Much of the actual recording was done remotely. Christian Nesmith and his partner, Circe Link (who sang back-up vocals on the record) made sure COVID protocols were taken to keep the group of musicians and others safe. Dolenz would record vocals and send stems to the musicians, who would record their parts and send them back.
Michael Nesmith didn’t get involved in the arranging or recording at all. For his part, Dolenz relied on the strengths of his producers to get the album done right. He referenced an English saying: “You don’t keep a dog and bark yourself,” meaning that he had no desire to micromanage the project.
“I said to Christian and Andrew, ‘Look, I want to come in like Frank Sinatra. I want to walk in and do a great track,” he said. “I want to sing. That’s what I do.”
Micky Dolenz loves to sing and play shows, but acknowledges that even after a year off, he doesn’t miss the grind of the touring lifestyle.

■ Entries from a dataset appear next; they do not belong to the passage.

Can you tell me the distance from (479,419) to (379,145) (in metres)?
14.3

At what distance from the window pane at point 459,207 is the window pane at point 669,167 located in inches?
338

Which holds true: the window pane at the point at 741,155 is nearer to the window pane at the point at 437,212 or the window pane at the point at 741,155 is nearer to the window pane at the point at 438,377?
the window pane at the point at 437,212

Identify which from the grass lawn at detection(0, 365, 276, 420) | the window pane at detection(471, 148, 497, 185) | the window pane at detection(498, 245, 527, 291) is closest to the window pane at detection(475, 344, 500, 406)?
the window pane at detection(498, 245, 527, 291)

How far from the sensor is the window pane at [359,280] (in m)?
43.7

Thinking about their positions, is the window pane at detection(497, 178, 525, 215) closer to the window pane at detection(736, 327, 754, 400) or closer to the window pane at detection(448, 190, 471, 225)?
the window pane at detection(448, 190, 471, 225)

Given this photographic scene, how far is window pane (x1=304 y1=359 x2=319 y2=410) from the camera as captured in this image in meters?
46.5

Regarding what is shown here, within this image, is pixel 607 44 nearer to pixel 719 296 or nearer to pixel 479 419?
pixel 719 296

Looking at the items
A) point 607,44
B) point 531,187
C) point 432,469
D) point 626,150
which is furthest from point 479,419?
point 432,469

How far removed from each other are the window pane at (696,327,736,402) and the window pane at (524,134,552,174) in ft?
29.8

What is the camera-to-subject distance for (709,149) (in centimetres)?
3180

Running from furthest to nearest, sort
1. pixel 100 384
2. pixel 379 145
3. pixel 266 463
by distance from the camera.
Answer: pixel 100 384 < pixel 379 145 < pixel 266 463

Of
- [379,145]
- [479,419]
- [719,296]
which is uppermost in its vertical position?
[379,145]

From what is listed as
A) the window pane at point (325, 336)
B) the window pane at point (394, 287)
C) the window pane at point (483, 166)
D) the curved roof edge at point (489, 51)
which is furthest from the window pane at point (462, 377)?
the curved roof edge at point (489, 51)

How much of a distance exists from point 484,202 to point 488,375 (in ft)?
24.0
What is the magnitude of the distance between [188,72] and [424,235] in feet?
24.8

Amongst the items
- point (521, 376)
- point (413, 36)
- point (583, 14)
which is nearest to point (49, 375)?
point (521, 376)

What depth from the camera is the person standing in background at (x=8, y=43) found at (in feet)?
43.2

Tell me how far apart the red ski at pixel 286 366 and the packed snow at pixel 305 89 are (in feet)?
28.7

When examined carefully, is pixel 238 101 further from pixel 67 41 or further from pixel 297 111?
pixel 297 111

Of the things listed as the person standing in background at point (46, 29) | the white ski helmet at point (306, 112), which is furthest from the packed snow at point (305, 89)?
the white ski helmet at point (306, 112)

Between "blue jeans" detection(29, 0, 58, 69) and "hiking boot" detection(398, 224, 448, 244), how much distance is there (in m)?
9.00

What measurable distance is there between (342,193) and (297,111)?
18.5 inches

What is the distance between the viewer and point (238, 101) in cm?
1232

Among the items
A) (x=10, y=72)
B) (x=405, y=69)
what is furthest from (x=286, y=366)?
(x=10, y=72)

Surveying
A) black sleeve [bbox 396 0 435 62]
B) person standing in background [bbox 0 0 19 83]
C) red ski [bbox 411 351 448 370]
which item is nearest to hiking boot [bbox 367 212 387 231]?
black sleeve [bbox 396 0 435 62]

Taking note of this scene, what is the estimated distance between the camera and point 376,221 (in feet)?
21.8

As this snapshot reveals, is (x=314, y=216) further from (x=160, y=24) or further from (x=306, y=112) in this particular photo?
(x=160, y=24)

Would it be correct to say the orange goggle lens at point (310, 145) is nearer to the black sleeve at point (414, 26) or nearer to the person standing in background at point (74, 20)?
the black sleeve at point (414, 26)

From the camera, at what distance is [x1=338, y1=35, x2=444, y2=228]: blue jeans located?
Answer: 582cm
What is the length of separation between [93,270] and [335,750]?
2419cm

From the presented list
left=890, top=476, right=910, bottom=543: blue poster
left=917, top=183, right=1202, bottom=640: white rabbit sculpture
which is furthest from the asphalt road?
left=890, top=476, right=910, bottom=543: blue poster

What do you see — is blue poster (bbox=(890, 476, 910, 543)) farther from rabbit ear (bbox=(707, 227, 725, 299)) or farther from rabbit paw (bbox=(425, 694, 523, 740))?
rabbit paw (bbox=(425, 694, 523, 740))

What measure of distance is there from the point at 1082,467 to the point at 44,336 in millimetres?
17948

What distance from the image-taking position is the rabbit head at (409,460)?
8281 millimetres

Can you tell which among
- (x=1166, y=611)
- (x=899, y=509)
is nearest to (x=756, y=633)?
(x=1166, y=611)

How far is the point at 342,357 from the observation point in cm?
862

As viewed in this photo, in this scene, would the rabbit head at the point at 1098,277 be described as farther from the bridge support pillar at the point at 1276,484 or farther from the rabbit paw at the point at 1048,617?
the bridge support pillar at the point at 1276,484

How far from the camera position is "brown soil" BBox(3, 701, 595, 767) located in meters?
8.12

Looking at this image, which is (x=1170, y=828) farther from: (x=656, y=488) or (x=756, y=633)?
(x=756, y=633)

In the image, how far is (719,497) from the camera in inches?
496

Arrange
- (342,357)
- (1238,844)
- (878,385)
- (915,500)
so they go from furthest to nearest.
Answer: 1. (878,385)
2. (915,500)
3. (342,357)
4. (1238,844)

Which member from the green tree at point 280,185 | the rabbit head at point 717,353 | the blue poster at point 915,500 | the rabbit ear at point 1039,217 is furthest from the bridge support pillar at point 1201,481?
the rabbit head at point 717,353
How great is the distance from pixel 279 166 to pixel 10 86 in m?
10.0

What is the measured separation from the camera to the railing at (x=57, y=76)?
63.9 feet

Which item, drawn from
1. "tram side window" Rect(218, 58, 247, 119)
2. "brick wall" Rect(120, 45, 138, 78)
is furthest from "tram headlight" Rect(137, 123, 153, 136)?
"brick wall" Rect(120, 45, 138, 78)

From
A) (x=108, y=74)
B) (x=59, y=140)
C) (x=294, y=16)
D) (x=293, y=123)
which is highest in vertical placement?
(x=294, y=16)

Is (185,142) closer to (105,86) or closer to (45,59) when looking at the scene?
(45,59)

“The shows are wonderful, but the shows are two hours out of a 24-hour day, and the rest of the 22 hours sucks,” he said.
Still, he wouldn’t confirm a comment Sandoval made to Rolling Stone that the fall tour would be the last for the two Monkees.
“I didn’t read that or hear that; typical,” he said, laughing. “It’s always the last and final tour until the next one. I don’t really think about it in those terms … unless Nez or I just say, ‘That’s it. I can’t go on the road.’”
Until the fall tour, he’s content to enjoy a more solitary lifestyle. He’s passed up gig opportunities as he continues to wait out the pandemic.
He said he hopes vaccinations will be required to attend concerts in the fall.
“I’m not comfortable going and doing any shows yet even though I’ve been vaccinated. … Now, we’re worrying about the variants,” he said.